::: Supplied entries :::
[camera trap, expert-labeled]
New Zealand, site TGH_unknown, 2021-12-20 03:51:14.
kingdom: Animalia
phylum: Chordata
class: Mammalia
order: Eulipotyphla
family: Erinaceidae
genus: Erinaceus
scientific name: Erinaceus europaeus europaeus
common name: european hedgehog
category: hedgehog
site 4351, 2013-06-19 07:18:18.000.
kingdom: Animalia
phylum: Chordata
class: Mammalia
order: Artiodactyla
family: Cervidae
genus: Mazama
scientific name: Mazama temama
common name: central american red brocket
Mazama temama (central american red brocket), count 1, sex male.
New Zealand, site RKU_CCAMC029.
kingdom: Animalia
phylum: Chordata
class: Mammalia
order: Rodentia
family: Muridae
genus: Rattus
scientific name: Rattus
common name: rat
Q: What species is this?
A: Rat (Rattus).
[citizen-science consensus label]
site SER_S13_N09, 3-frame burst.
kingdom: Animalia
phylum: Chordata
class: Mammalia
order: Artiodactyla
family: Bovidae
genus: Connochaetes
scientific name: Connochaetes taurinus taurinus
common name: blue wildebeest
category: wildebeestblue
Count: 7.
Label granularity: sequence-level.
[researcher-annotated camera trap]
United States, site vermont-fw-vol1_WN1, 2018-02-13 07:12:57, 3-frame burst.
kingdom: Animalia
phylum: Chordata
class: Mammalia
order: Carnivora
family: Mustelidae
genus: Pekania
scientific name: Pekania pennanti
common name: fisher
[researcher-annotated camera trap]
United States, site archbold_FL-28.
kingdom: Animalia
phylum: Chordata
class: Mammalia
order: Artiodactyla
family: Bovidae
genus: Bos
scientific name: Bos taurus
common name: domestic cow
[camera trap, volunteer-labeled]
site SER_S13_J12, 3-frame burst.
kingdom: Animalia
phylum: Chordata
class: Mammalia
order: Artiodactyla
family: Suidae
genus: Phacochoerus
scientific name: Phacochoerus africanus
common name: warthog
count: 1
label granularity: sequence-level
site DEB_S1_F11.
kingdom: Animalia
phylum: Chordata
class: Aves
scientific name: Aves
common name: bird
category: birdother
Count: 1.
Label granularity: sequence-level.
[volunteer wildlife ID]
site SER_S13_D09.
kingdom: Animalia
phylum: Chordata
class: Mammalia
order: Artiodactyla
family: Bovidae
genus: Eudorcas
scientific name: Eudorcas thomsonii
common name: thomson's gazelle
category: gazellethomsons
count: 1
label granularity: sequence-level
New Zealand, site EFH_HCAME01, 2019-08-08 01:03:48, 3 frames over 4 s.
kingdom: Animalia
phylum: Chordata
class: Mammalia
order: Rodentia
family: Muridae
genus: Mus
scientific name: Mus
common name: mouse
:::
### Activity
The lines to extract from the data above begin with the line containing "family: Erinaceidae" and end with the line containing "genus: Rattus". Extract them exactly, including both.

### The answer
family: Erinaceidae
genus: Erinaceus
scientific name: Erinaceus europaeus europaeus
common name: european hedgehog
category: hedgehog
site 4351, 2013-06-19 07:18:18.000.
kingdom: Animalia
phylum: Chordata
class: Mammalia
order: Artiodactyla
family: Cervidae
genus: Mazama
scientific name: Mazama temama
common name: central american red brocket
Mazama temama (central american red brocket), count 1, sex male.
New Zealand, site RKU_CCAMC029.
kingdom: Animalia
phylum: Chordata
class: Mammalia
order: Rodentia
family: Muridae
genus: Rattus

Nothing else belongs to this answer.